Thursday, June 5, 2008

Witness

Wednesday, June 4, 2008

At last, I think we have a more legitimate claim to counting towards my K2K, what with the Oscar wins and noms, and the 4-star Roger Ebert review. And if I recall from reading that Syd Field book on screenplays many years back, he really lauded Witness for having a perfectly constructed screenplay.

Which is funny to me, because although I thought this was a good one, my main complaints are with the screenplay. Besides some possible plot holes/implausibilities (I'm actually pretty forgiving of this sort of stuff, unless its glaring) the big problem is that they set up this little Amish boy as a major character, then pretty much forget about him during the second half of the film. They try to establish some sort of surrogate father dynamic with him and Harrison Ford, but then it really drifts in to the background as Ford starts becoming, um, surrogate husband to the kid's mom. So when the kid and Ford have a little moment at the end, I think the emotion is lost.

I'll be honest, I know romances play much bigger at the movies, but I would have been way more interested to see the movie focus on Ford and the kid, as the kid grows more attached to him. I mean, I guess we wouldn't have seen Kelly McGillis's tits that way, but still.

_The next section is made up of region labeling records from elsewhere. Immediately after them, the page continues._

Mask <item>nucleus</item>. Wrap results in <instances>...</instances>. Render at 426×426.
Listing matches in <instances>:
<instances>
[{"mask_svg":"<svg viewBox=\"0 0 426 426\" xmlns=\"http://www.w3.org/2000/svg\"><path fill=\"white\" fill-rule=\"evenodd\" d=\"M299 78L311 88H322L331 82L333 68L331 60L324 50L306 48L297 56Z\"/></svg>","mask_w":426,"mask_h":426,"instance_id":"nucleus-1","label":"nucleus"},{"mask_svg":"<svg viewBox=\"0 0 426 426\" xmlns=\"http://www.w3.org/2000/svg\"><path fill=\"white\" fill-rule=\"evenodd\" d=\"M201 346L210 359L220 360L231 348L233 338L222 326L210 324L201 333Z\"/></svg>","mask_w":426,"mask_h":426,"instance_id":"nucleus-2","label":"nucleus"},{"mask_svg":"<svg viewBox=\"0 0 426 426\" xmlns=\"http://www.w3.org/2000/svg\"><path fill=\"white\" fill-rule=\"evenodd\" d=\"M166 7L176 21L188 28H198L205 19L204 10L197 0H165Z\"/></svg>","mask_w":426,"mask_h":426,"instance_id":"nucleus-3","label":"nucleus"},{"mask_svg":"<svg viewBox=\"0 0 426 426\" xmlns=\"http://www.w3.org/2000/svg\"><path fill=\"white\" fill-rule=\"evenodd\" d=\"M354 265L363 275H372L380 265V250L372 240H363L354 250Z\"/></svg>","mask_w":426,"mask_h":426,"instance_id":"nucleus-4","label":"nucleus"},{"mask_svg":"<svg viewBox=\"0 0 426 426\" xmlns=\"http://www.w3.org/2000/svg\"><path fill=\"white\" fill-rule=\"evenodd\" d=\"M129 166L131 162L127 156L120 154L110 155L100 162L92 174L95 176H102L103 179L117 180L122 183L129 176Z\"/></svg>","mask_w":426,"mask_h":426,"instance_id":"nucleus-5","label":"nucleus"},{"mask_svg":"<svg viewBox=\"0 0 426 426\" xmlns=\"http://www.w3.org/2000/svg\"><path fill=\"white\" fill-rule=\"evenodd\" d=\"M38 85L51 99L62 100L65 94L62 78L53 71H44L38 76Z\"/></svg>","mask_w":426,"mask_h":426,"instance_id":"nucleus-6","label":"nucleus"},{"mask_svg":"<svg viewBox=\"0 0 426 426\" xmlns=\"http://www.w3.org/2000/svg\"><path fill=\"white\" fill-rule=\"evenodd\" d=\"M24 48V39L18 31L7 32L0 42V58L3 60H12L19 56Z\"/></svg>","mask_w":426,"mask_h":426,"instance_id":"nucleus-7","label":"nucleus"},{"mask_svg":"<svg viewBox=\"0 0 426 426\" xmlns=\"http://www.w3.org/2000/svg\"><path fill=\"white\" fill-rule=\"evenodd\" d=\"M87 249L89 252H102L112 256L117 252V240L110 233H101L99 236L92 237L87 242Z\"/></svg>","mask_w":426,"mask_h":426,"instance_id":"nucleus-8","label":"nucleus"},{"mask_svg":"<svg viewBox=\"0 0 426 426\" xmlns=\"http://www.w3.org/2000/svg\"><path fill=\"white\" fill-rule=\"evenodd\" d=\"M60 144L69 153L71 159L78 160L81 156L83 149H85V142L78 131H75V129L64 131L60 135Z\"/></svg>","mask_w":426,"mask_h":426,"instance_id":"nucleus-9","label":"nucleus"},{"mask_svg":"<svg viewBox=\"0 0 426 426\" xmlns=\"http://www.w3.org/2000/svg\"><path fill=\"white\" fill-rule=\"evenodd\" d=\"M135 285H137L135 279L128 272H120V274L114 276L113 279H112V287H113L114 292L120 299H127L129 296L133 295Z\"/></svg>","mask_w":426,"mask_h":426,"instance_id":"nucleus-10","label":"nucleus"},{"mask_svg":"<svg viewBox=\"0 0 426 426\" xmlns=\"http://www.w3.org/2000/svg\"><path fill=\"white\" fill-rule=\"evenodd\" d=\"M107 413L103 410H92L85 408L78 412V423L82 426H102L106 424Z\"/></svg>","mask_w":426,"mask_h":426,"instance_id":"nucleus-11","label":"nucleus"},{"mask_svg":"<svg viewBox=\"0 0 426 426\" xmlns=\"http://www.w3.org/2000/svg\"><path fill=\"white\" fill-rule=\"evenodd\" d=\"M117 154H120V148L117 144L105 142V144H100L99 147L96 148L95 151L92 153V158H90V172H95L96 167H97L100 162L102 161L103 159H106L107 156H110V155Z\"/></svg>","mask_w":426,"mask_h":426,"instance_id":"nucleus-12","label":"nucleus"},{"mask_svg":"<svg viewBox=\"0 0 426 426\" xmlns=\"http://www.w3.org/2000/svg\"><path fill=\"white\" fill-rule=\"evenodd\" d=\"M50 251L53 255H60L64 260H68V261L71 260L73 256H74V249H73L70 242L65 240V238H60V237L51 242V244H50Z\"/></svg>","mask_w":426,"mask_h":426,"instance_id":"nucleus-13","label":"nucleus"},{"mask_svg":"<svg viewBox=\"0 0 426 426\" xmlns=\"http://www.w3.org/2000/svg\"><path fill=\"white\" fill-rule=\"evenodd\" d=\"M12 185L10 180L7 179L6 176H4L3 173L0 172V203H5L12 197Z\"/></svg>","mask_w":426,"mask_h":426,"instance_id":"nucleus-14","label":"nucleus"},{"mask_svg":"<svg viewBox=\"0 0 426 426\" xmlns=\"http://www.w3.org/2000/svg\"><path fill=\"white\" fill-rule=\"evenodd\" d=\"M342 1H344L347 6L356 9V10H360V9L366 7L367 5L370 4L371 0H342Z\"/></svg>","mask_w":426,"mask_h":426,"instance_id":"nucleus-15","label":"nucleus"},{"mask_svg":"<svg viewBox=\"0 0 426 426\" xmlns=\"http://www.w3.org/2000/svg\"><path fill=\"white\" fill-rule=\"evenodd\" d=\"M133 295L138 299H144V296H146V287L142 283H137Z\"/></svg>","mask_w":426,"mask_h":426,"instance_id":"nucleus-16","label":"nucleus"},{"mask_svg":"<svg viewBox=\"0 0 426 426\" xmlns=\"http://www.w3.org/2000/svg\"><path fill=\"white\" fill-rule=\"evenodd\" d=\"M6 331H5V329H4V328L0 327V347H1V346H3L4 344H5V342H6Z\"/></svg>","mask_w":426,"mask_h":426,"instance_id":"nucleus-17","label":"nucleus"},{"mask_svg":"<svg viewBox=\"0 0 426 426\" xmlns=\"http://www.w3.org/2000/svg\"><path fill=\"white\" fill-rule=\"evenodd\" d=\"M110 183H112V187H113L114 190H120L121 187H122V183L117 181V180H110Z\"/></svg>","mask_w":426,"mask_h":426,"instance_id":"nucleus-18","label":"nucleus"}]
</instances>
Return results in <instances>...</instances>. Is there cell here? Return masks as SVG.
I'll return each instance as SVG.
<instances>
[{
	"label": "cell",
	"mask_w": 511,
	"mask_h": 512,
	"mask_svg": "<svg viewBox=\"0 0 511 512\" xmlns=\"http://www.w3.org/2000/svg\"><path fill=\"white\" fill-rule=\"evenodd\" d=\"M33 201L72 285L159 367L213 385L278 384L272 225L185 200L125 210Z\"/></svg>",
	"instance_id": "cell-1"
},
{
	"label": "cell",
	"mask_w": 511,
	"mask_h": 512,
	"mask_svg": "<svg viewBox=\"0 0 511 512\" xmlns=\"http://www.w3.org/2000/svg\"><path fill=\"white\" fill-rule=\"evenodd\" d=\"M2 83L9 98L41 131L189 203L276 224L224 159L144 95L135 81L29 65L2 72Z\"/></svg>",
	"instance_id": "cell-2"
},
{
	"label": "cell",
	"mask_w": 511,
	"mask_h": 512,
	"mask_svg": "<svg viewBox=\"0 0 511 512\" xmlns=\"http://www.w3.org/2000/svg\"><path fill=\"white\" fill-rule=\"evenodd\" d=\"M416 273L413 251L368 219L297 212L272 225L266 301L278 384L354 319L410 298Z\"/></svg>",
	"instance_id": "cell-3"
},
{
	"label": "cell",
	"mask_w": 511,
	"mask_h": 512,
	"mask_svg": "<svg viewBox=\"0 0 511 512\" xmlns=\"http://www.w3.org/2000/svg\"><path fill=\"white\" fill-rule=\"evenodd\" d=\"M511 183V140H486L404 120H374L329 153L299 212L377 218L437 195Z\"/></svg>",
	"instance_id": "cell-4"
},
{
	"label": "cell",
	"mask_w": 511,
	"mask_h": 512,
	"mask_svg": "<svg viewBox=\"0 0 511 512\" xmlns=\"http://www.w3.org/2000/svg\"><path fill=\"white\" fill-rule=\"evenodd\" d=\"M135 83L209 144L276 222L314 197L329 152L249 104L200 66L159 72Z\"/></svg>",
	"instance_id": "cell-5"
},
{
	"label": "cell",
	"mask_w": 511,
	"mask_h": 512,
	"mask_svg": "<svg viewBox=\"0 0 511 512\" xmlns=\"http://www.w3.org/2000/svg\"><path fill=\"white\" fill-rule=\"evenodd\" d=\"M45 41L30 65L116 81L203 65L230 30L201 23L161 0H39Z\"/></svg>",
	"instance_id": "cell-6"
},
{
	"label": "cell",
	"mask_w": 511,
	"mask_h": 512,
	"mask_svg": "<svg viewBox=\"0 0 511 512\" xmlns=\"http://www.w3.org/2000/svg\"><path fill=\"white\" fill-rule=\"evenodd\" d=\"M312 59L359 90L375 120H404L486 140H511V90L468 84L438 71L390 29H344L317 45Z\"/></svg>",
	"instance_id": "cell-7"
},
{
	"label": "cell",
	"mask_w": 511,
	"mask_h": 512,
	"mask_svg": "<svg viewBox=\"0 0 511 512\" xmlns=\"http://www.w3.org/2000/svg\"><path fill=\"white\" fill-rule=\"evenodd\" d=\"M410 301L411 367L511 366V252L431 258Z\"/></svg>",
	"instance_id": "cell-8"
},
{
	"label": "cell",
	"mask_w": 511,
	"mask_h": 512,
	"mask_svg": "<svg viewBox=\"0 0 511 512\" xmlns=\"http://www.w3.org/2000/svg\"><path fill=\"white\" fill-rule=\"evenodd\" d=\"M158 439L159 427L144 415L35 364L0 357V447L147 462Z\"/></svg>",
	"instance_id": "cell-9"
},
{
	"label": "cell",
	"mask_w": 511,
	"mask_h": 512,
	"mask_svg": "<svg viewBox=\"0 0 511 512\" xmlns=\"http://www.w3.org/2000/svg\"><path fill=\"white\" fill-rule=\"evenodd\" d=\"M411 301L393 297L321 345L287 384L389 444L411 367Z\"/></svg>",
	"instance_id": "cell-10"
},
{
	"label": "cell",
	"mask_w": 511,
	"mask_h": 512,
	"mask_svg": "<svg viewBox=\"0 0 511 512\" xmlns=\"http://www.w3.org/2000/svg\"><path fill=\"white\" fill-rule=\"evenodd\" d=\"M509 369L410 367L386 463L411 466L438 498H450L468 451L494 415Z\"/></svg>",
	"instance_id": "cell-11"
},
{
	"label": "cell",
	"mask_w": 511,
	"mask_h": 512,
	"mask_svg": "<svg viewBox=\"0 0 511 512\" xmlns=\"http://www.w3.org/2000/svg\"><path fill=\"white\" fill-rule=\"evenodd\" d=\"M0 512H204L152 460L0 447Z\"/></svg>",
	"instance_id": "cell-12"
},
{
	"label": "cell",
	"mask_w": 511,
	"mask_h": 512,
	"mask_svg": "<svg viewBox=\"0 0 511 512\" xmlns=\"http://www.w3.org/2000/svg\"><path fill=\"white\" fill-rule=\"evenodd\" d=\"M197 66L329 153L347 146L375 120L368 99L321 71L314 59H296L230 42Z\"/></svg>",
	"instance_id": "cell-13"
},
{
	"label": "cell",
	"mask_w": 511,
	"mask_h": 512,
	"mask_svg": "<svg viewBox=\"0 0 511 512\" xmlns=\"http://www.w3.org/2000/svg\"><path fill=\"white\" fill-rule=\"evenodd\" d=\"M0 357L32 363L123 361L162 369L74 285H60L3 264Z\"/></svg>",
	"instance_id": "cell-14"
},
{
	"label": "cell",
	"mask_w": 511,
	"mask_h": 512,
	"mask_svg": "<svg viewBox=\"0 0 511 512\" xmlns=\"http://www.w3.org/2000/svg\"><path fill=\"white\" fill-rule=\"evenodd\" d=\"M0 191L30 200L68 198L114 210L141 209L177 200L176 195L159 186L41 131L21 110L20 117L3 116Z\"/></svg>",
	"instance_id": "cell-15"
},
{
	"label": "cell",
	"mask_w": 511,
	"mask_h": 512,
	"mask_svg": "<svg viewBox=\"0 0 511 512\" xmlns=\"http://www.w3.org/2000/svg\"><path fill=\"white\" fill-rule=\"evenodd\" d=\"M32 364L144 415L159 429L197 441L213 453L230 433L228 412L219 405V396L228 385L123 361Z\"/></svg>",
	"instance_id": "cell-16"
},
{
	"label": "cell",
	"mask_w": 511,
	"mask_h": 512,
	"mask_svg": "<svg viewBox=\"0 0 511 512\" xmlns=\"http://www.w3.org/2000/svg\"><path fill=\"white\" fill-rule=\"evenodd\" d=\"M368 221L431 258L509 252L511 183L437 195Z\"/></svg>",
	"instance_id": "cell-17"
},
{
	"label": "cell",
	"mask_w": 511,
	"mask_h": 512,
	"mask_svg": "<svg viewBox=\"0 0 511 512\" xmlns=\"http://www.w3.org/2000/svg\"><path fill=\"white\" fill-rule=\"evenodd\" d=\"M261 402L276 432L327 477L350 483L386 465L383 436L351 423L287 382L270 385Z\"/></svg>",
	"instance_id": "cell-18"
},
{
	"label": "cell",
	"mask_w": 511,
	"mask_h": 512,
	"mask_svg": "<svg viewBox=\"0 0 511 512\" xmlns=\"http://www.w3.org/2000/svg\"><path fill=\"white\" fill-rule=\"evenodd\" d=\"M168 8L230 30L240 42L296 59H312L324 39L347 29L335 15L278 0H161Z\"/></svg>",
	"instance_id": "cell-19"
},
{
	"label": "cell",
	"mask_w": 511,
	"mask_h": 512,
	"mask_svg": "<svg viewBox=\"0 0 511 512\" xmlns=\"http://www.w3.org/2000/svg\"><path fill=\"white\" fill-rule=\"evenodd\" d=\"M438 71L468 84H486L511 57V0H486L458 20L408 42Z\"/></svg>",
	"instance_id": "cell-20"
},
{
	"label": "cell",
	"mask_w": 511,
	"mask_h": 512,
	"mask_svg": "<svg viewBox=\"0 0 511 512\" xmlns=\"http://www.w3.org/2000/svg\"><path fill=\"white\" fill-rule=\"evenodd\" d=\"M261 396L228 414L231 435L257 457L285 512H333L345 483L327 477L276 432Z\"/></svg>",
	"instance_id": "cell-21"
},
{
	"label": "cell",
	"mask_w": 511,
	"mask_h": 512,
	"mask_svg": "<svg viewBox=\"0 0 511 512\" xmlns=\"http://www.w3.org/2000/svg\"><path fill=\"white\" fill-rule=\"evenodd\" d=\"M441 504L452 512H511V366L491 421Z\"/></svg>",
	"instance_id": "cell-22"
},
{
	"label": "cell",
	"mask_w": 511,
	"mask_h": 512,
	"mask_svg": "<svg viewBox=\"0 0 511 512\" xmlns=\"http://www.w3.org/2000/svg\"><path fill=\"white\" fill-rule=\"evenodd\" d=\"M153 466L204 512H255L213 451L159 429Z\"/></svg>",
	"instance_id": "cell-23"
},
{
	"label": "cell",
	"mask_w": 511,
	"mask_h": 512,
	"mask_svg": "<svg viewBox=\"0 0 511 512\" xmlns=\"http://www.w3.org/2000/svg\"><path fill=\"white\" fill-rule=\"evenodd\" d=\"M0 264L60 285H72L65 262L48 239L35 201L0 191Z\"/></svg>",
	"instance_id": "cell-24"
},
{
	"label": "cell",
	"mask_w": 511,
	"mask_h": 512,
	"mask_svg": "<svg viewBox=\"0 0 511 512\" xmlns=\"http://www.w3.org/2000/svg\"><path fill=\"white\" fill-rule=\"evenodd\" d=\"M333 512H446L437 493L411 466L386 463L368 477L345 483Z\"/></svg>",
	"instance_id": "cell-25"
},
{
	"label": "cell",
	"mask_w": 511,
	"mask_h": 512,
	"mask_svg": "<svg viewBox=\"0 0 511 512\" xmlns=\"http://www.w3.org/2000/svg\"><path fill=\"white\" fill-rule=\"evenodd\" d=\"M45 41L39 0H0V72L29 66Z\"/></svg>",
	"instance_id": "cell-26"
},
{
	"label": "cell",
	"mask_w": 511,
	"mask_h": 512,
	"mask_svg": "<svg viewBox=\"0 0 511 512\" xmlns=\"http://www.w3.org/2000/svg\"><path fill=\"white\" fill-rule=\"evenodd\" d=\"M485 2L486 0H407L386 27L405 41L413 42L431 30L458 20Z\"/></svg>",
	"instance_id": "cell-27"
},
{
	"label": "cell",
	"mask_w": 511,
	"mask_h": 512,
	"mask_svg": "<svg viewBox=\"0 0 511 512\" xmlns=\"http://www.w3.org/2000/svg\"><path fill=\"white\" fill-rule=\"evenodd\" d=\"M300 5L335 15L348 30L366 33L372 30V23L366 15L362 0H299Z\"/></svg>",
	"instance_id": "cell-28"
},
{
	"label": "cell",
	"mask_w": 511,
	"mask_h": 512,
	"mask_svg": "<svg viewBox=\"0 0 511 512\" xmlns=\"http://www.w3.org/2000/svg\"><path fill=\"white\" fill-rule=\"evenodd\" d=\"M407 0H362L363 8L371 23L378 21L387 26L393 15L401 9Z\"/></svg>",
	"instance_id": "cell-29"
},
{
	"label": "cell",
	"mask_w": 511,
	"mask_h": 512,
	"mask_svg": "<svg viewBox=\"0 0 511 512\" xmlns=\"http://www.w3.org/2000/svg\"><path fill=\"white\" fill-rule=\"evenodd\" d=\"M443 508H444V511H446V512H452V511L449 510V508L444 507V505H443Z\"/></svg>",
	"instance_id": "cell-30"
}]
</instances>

Speaking of Harrison Ford, I love the guy, but I still have no idea if he's a good actor. To clarify: he's a great actor in the sense that he's a great movie star, you just love watching him. He's got "it," whatever "it" is, and that's a big deal. But I'm not sure if he's a good actor in the, you know, creating original, nuanced characters and really exploring their depth sort of way. He tends to play variations on the same character (not a bad thing, I mean isn't that what we love about Humphrey Bogart, or Cary Grant, or Bruce Willis, or Seth Rogan, etc etc and so on?). Even in a totally non-genre movie like Working Girl, he plays that same kind of gruff but lovable and ultimately good person that he is in Star Wars or Indiana Jones. I should go back and try to watch some of his earlier pictures, back before he was a movie star, and see what kind of work he did before he established the Harrison Ford persona.


One of the reasons I picked Witness for my K2K was director Peter Weir. He did some excellent movies like The Truman Show and Master and Commander, and also the excruciatingly awful yet somehow beloved Dead Poets Society. (Witness falls somewhere in between, at "okay.") What interests me is that he has that sorta Curtis Hanson thing goin on, where his movies don't seem to have much in common except for the fact that they are often good. It kind of flies in the face of the auteur theory, which says that a director has a unique style and vision and repeating ideas and motifs that he brings to every movie, making it recognizably his. So you know next time you watch a Kurosawa movie, there will probably be something about society doing harm to the individual, and also there might be samurai. Or when you watch an Argento movie, you know someone in a tranchcoat and black gloves will murder a bunch of italian girls, and then some dude will see a clue in the beginning that he obsesses over and doesn't figure out until the end, and it'll basically be a slasher version of Blowup. Or when you watch a Paul Thomas Anderson movie, expect it to be long and have a lot of daddy issues. Or when you see something by that other Paul Anderson, Mr. Paul W.S. Anderson, you can expect a ragtag group of stereotypes to fight monsters while a clock ticks down and they have to get out of there before a bomb goes off or they are locked in a laboratory or hidden temple forever. Also, you can fully expect it to suck.

Anyway, I think my point was that I might watch another Peter Weir movie in the future.